We use about half as much storage with csv files. However, if we store them as parquet files, the storage size doesn't change much at all. In fact, you may see that the full dataset requires **less** space that normalized dataframes.
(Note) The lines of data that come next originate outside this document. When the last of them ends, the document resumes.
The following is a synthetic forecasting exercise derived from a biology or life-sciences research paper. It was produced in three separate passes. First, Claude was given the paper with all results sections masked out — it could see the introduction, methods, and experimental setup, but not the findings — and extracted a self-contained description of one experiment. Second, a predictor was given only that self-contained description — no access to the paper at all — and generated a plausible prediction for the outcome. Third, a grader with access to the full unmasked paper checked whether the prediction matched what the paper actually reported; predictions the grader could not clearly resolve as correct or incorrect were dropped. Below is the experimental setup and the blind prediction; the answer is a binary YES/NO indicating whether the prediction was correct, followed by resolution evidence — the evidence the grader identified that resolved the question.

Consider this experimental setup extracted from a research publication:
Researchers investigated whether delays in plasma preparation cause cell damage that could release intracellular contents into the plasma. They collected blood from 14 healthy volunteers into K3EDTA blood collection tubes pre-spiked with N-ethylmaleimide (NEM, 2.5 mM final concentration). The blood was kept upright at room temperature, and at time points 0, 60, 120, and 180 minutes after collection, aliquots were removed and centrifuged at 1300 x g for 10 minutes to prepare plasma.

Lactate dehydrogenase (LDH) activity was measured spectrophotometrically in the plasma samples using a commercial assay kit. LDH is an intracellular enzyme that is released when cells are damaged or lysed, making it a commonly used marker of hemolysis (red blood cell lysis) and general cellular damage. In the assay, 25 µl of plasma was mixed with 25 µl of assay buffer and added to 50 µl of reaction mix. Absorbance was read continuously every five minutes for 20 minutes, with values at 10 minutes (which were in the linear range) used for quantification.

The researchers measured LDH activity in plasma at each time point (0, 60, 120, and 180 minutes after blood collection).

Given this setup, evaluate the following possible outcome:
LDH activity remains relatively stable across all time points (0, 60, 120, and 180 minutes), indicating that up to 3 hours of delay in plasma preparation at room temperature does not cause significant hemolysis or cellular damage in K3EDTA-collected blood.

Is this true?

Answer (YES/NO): NO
Because parquet uses compression techniques, it uses almost no space to repeat the same values over and over.

In [38]:
from pathlib import Path

for write_df, name in zip(
    [ddf.sort("ID"), station_info.sort("ID"), weather_info.sort("ID")], names
):
    write_df.write_parquet(f"{name}.parquet")

sz = {}
for name in names:
    p = Path(f"{name}.parquet")
    print(name, p.stat().st_size)
    sz[name] = p.stat().st_size
    p.unlink()
print("Ratio:", (sz["station_info"] + sz["weather_info"]) / sz["all_info"])

all_info 60304
station_info 2162
weather_info 58456
Ratio: 1.005206951446007


### Join

To understand the normalized dataset as a whole, we can join the tables together.

In [39]:
station_info.join(weather_info, on="ID", how="inner")

ID,LATITUDE,LONGITUDE,ELEVATION,NAME,DATE,PRCP,TMIN,TMAX
str,f64,f64,f64,str,date,i16,i16,i16
"""MXN00017004""",18.9167,-99.2333,1510.0,"""CUERNAVACA DGE, MX""",2000-02-01,0,128,267
"""MXN00017004""",18.9167,-99.2333,1510.0,"""CUERNAVACA DGE, MX""",2000-02-02,0,117,267
"""MXN00017004""",18.9167,-99.2333,1510.0,"""CUERNAVACA DGE, MX""",2000-02-03,0,128,256
"""MXN00017004""",18.9167,-99.2333,1510.0,"""CUERNAVACA DGE, MX""",2000-02-04,0,117,250
"""MXN00017004""",18.9167,-99.2333,1510.0,"""CUERNAVACA DGE, MX""",2000-02-05,0,117,250
…,…,…,…,…,…,…,…,…
"""MXN00017001""",18.9333,-98.9167,1599.9,"""ATLATLAHUACAN, MX""",2004-04-26,0,139,356
"""MXN00017001""",18.9333,-98.9167,1599.9,"""ATLATLAHUACAN, MX""",2004-04-27,0,150,389
"""MXN00017001""",18.9333,-98.9167,1599.9,"""ATLATLAHUACAN, MX""",2004-04-28,470,139,350
"""MXN00017001""",18.9333,-98.9167,1599.9,"""ATLATLAHUACAN, MX""",2004-04-29,0,150,350


A join has different strategies. Above, we used the default "inner" join, but you can also use "left", "right", and "full" (outer) joins in polars. In addition, polars provides an "anti" join which finds those rows on the left that have no match on the right.

## Final Exercise

Using our transformed data (`ddf`), transform this dataset so that we can compare the TMAX values between the seven different stations over ten days starting from 2004-04-01.